- Dataset content
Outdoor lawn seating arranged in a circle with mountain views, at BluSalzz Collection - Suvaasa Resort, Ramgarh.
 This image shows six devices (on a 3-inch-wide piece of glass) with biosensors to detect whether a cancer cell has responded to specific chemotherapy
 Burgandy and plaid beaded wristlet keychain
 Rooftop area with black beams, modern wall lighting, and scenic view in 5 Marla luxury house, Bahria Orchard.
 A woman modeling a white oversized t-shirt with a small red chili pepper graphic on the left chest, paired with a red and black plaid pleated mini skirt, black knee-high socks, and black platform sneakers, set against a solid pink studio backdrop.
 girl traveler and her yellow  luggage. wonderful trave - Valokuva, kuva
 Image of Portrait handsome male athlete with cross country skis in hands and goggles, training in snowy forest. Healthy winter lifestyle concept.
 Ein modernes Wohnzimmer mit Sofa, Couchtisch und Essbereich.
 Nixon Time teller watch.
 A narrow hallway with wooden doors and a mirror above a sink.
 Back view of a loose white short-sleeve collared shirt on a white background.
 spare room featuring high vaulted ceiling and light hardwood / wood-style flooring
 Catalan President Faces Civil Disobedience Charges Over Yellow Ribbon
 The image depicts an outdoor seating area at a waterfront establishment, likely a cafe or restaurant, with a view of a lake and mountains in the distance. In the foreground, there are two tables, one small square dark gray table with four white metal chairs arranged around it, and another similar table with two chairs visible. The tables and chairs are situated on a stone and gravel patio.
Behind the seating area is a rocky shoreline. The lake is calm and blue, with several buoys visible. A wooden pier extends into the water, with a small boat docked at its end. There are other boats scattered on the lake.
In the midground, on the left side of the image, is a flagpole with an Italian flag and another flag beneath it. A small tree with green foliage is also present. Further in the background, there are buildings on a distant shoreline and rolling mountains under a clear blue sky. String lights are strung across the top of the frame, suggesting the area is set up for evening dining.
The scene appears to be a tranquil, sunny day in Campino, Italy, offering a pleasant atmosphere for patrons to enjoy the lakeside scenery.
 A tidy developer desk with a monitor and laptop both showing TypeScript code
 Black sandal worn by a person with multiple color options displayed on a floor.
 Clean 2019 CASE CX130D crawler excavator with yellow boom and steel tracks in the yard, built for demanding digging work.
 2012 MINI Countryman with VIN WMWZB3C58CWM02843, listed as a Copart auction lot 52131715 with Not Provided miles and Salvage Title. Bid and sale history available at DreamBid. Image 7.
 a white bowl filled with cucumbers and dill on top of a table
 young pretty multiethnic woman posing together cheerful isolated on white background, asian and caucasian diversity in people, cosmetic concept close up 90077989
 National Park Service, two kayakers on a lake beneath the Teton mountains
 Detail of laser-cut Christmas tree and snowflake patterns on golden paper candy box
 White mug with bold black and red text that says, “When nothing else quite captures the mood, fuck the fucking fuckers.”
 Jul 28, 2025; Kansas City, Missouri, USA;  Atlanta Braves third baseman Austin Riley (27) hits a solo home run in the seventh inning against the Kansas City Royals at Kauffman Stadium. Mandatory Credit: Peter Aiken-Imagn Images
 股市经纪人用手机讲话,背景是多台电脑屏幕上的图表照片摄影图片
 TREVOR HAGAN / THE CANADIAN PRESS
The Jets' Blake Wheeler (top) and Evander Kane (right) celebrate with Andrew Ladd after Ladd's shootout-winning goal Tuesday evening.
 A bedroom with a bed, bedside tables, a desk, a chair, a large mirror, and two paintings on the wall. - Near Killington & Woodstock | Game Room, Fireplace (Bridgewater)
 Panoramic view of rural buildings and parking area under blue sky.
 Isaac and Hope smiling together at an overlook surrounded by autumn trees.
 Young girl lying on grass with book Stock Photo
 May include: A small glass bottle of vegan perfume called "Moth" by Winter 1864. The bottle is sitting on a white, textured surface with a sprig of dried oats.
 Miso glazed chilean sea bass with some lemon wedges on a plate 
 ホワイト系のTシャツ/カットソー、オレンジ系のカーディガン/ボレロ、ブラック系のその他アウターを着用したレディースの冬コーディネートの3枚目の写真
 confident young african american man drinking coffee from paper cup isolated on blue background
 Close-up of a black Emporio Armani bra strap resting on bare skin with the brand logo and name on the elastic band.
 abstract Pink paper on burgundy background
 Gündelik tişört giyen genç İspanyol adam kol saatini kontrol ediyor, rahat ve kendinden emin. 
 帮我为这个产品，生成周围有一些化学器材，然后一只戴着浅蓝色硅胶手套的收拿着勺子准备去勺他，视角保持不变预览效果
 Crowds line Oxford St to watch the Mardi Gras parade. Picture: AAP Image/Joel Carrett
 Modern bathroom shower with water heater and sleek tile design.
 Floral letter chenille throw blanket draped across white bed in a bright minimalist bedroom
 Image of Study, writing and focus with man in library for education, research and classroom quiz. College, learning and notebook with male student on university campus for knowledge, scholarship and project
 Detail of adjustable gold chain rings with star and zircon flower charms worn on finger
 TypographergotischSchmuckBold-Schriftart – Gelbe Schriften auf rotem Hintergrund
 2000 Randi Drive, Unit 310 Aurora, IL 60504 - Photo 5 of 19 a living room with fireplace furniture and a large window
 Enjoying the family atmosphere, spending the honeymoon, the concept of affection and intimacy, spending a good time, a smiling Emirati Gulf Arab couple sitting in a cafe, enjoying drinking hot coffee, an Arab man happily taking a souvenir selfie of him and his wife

- What is being asked
Using the entries above, output exactly the lines between the line holding "Catalan President Faces" and the line holding "A tidy developer", end lines included, and nothing more.

- Written response
 Catalan President Faces Civil Disobedience Charges Over Yellow Ribbon
 The image depicts an outdoor seating area at a waterfront establishment, likely a cafe or restaurant, with a view of a lake and mountains in the distance. In the foreground, there are two tables, one small square dark gray table with four white metal chairs arranged around it, and another similar table with two chairs visible. The tables and chairs are situated on a stone and gravel patio.
Behind the seating area is a rocky shoreline. The lake is calm and blue, with several buoys visible. A wooden pier extends into the water, with a small boat docked at its end. There are other boats scattered on the lake.
In the midground, on the left side of the image, is a flagpole with an Italian flag and another flag beneath it. A small tree with green foliage is also present. Further in the background, there are buildings on a distant shoreline and rolling mountains under a clear blue sky. String lights are strung across the top of the frame, suggesting the area is set up for evening dining.
The scene appears to be a tranquil, sunny day in Campino, Italy, offering a pleasant atmosphere for patrons to enjoy the lakeside scenery.
 A tidy developer desk with a monitor and laptop both showing TypeScript code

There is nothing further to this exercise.